Organic soybeans were selling for more than $25 a bushel on average in the upper Midwest in mid-March, about double the price of a year earlier, according to Department of Agriculture data. Organic corn prices were averaging just less than $10 a bushel, up from about $6.50 a year ago.

Soybeans in particular “are in extremely short supply,” said Jerry Beachy, a farmer near Iowa City who needs soybean meal for his 7,000 laying hens. Meal that used to cost $400 a ton now runs $1,000 a ton, he said.

Beachy and his family also milk 30 cows but raise the feed they need on 87 ares of rented land. Increases in egg prices have helped cover the higher feed costs, Beachy said.

But the feed prices have discouraged other growers from getting into organic egg production, said Lyndon Hershberger, processing manager for Farmers Hen House, which buys eggs from farmers and distributes them to stores nationwide from nearby Kalona.

Farmers who sign contracts with the Organic Valley program will be offered base prices for the crops based on their locations.

In Iowa, the co-op’s floor price for corn will be $7.50 a bushel. Soybeans would get $17 a bushel; barley, $6.75 a bushel.
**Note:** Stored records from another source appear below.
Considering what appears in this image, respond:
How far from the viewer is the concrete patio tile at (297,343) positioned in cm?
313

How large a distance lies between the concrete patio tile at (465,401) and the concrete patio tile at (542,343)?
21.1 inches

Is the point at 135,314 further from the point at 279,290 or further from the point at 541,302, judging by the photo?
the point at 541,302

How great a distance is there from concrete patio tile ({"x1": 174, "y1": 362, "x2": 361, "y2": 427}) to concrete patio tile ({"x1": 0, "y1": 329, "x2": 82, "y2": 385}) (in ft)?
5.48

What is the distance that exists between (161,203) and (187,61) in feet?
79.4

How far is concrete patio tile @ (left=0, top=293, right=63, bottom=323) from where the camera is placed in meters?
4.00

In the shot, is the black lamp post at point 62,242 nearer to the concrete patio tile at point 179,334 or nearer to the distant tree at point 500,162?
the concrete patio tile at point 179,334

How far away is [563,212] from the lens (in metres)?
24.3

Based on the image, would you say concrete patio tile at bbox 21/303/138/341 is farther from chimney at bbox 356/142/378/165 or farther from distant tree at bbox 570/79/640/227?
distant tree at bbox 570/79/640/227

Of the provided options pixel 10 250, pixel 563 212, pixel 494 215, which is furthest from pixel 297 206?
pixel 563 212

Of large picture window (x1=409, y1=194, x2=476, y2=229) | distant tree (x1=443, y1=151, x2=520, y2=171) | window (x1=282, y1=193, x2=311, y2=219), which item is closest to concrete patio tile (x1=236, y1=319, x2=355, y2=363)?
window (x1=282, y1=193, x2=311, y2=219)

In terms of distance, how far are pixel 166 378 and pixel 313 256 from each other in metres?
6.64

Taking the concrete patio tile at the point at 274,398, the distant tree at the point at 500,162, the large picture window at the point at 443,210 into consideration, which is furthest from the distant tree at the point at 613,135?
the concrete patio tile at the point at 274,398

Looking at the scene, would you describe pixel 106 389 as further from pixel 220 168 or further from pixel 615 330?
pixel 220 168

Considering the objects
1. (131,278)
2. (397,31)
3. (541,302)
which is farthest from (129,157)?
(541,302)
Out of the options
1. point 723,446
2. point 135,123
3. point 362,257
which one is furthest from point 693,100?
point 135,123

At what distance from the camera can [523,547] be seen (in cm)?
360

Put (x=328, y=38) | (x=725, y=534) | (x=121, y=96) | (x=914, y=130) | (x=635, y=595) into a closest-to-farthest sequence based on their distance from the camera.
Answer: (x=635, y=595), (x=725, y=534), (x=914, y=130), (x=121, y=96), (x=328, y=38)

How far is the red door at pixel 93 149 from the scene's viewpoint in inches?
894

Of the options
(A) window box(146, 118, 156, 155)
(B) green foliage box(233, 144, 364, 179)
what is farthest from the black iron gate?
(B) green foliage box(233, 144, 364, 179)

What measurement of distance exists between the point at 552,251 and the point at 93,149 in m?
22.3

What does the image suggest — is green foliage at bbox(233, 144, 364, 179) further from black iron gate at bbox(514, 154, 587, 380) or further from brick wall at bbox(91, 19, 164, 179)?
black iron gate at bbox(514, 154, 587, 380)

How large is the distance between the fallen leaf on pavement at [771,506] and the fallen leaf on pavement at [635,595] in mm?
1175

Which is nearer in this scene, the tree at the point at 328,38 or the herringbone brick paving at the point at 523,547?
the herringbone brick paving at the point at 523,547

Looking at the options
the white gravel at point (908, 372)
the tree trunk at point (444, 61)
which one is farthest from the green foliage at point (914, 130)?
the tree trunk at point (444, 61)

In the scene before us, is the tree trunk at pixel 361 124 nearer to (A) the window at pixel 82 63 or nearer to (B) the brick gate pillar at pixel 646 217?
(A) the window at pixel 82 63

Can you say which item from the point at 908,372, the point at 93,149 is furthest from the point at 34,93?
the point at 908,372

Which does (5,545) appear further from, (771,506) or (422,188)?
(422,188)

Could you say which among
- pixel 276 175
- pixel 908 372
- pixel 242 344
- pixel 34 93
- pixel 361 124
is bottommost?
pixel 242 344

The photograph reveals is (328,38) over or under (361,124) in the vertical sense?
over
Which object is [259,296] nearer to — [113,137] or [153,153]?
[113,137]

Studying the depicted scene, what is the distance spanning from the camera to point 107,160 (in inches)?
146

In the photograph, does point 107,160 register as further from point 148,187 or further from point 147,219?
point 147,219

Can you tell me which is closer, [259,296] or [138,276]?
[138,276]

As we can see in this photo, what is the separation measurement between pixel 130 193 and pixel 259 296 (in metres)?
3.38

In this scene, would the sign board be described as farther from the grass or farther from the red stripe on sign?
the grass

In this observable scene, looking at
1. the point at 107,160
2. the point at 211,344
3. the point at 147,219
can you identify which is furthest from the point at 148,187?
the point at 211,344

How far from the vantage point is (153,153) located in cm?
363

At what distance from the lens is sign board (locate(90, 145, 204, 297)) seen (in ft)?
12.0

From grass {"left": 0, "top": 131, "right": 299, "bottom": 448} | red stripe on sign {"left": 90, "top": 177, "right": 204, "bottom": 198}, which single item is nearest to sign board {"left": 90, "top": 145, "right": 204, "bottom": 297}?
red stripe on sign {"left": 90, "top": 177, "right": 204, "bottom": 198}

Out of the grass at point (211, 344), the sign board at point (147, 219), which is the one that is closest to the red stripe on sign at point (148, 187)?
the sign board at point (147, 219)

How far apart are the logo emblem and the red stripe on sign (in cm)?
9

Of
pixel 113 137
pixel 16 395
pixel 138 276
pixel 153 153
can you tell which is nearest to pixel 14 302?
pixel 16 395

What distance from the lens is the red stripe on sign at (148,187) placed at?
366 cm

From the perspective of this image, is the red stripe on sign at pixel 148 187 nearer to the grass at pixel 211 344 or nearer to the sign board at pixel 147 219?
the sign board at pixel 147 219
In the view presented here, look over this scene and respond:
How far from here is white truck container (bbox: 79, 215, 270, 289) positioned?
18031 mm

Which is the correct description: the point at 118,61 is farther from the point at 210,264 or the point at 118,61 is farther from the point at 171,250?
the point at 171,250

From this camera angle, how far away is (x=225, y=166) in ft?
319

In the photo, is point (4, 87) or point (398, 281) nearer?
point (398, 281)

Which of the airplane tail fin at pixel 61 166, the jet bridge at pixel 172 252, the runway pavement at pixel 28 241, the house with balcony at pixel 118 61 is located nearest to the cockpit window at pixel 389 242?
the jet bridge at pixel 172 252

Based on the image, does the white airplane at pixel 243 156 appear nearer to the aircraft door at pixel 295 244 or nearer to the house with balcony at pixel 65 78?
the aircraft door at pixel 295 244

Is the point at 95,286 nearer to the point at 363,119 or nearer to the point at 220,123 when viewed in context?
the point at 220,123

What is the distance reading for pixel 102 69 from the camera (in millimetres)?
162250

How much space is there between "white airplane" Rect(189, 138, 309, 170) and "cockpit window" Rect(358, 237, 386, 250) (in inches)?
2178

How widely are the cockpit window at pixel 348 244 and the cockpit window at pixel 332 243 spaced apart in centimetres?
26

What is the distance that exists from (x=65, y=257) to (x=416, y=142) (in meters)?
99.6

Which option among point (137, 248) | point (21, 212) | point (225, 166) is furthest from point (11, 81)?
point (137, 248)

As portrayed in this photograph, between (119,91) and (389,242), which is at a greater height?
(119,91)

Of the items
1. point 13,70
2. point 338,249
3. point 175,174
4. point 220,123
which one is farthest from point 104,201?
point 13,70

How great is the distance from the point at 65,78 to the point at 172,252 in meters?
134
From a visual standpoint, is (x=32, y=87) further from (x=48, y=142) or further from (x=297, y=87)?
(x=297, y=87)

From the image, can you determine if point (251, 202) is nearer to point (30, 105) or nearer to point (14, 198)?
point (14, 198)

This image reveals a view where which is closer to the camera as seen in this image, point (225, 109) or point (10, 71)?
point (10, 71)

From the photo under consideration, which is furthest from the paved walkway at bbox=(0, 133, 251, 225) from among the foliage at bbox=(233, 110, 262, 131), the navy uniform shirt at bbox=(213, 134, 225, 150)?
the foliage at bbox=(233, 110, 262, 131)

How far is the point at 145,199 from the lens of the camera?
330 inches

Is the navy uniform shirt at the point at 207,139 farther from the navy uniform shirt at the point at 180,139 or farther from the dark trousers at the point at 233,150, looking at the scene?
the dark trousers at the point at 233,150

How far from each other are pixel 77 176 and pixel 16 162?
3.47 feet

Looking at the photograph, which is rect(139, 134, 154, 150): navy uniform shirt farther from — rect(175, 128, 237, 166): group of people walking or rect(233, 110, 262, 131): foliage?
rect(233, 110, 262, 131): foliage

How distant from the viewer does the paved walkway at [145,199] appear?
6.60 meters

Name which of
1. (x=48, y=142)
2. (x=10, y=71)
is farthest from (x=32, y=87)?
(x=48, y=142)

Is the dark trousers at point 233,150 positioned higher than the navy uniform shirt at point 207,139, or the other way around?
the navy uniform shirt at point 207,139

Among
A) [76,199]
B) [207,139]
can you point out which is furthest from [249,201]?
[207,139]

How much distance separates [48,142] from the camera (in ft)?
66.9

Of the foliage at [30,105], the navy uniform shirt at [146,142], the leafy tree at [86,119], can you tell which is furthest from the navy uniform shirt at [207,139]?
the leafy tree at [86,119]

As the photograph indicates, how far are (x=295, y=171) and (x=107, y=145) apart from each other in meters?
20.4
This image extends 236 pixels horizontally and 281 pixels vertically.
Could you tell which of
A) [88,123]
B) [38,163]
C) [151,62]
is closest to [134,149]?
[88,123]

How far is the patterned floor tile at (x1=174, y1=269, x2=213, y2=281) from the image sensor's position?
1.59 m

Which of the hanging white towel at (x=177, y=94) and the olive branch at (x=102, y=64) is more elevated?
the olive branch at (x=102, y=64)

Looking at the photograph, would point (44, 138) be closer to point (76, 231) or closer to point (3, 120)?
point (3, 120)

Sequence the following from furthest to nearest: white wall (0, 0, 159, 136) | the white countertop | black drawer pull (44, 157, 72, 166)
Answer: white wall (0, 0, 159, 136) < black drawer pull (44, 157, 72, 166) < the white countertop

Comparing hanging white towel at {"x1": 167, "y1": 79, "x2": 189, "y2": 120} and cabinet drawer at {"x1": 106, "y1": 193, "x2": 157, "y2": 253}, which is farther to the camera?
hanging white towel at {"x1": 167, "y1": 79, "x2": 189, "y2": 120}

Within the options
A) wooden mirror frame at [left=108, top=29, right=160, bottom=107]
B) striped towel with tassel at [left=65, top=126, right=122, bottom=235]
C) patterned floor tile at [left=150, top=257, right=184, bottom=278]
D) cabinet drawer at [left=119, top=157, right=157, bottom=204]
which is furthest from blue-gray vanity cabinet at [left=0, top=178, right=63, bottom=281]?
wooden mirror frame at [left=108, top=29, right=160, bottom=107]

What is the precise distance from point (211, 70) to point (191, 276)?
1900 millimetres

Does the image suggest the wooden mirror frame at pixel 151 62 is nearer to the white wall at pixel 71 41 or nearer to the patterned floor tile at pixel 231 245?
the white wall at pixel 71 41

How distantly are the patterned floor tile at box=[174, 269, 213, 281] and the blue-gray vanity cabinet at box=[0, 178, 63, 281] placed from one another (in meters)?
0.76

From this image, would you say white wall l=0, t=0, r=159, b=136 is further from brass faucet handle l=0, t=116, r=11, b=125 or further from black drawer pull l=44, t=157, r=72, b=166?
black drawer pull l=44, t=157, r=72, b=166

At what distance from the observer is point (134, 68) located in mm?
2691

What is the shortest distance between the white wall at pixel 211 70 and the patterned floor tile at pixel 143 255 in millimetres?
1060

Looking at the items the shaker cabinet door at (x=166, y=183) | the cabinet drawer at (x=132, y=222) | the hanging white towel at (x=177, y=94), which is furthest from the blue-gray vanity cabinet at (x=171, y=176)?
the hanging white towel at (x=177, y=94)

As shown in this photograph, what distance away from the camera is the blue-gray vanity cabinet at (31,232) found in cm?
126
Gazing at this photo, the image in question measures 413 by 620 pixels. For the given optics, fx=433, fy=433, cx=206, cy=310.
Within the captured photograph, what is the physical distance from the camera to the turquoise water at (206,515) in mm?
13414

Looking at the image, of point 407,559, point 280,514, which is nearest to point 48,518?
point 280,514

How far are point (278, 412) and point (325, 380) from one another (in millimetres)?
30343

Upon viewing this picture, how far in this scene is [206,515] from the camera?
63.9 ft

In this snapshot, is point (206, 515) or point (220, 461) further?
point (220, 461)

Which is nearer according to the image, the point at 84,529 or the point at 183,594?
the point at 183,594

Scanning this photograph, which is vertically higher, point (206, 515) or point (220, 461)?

While those prices are lower than the spot market, the idea is to guarantee a minimum return for at least some of their crops.

“I think somehow we’re going to have to get integrated from the seed to the consumer’s mouth or we’re not going to stay afloat,” said Steve Hickenbottom, an organic grain grower near Fairfield who has been working with the Organic Valley cooperative in developing its contracting plan. “That’s where our ag economy is going.”

But he acknowledged the system would cut out “a lot of the free enterprise and competition, to some degree.” He said consumers will have to pay more for organic products to make it economical for farmers to produce the food. The problem for livestock producers, he said, is that they borrowed money to start their operations based on paying about $4 a bushel for corn.

“Suddenly, this doesn’t add up anymore,” he said.

Industry officials say getting more farmers to convert to organic production is proving more difficult than ever now that conventional farmers are enjoying historically high corn and soybean prices.

When growers make a profit from conventional commodities, they have little incentive to convert their farms. Moreover, during the three-year transition period required to become certified as organic, they not only can’t use synthetic chemicals but also can’t get organic prices for their production.

“It’s fair to say that anyone who has an eye on organic … but has been sitting on the fence, that these kind of conventional prices have not assisted them into wanting to go organic,” said Maury Wills, who runs the organic program at the Iowa Department of Agriculture and Land Stewardship.